Morte ao cão infiel! denunciam, enraivecidos, como se o Ultramar estivesse em perigo, Figueiras se tivesse casado com Relvas e Relvas usasse bigodinho.
Pergunto: afinal, em que ficamos? Primeiro é porque é bolchevista; depois é porque aceita um emprego.
E fico cá a pensar que se o Figueira fosse, de facto, um red terrorist ou o 5 Dias tivesse iniciado a Revolução Proletária fuzilando-o sem dó nem piedade lhes bateriam palmas.

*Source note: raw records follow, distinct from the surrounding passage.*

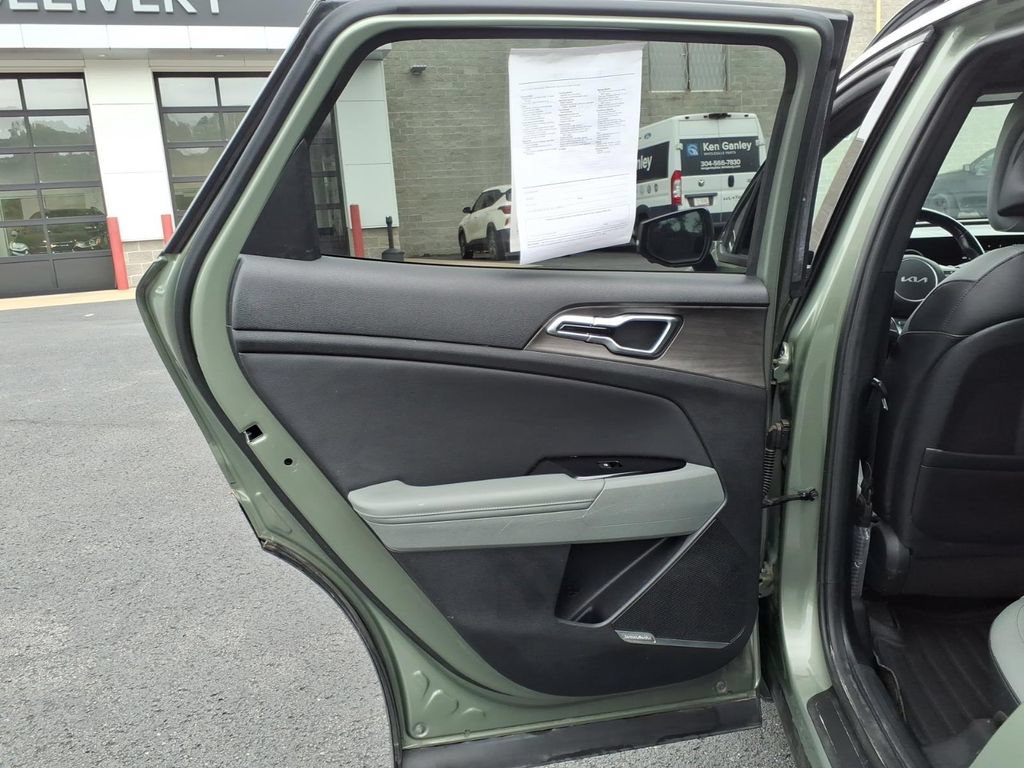 Certified 2023 Kia Sportage X-Pro Prestige AWD/4WD image 15
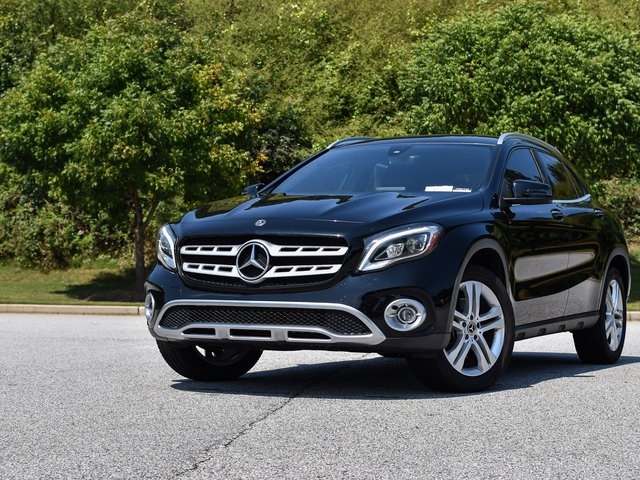 2020 Mercedes Benz GLA 250 photo 2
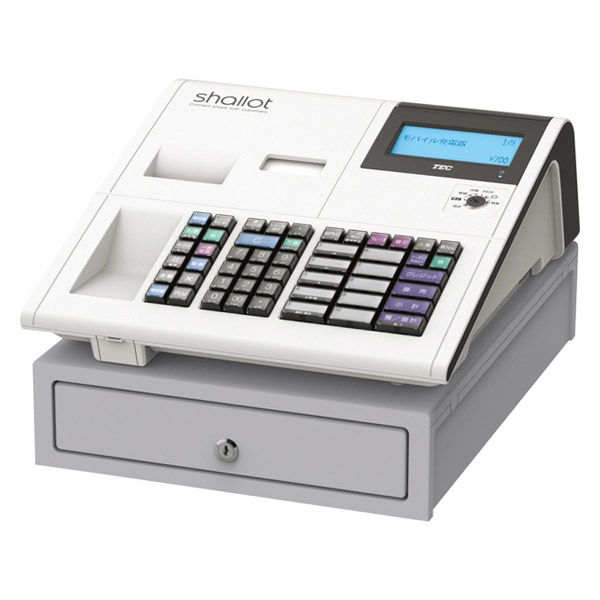 東芝テック 電子レジスター_MA-700-R 10022103699 1台 - アスクル
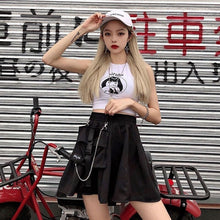 Charger l'image dans la galerie, JUPE STYLE JAPONAISE HARAJUKU - Kimono Japonais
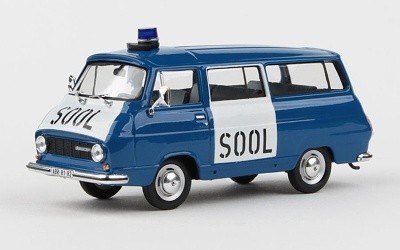 ŠKODA 1203 1974 SOOL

Ora, porra, camaradas!

11 comentários:

Carlos Azevedo disse...

Parece-me tudo muito bem, mas, já que estão a contratar na blogosfera, para onde posso enviar uma candidatura espontânea!? Isso, sim, seria informação útil.

io disse...

Une toute petite merveille!

sem-se-ver disse...

(fui ver, como o augusto gil)


beijo :)

Ana Cristina Leonardo disse...

Carlos, lamento mas dessa informação não tenho nem deram. Só publicaram o retrato do Figueira
io, merci
sem-se-ver, ó caraças, obrigada (do Nobre é o Só... em quem devia estar a pensar...) Coro e mudo
-:)

fallorca disse...

Tem cuidado com o príncipe, não te saia sapo; adsl, como é evidente

Ana Cristina Leonardo disse...

fallorca, o meu príncipe chegou a rei... só por uma semana, é certo, mas como é que dizia a outra?
-:)

Carlos Azevedo disse...

É por estas e por outras que não gosto dos gajos: passam sempre ao lado do que verdadeiramente (me) interessa.
;-)

Zé_Lucas disse...

(eu também fui ver e era o Osório)

Será da chuva, será de mim, mas não estamos aqui perante um hino (modesto, com certeza, porque essa é uma virtude dos espíritos nobres e elevados) ao "semvergonhismo na cara" como diria o velho Odorico?

joshua disse...

Boa malha!

Luís disse...

Apoiado. Tive um trabalhão para perceber.e nesta investigação parecia um repórter português na Líbia .chovia metralha de todo o lado. Nao sabia que a crispação era tanta. Ainda bem que sobrevive uma pastelaria assim .

Ana Cristina Leonardo disse...

Luís, muito obrigada. Cá vamos sobrevivendo (embora nem sempre seja fácil no meio de tanta metralha).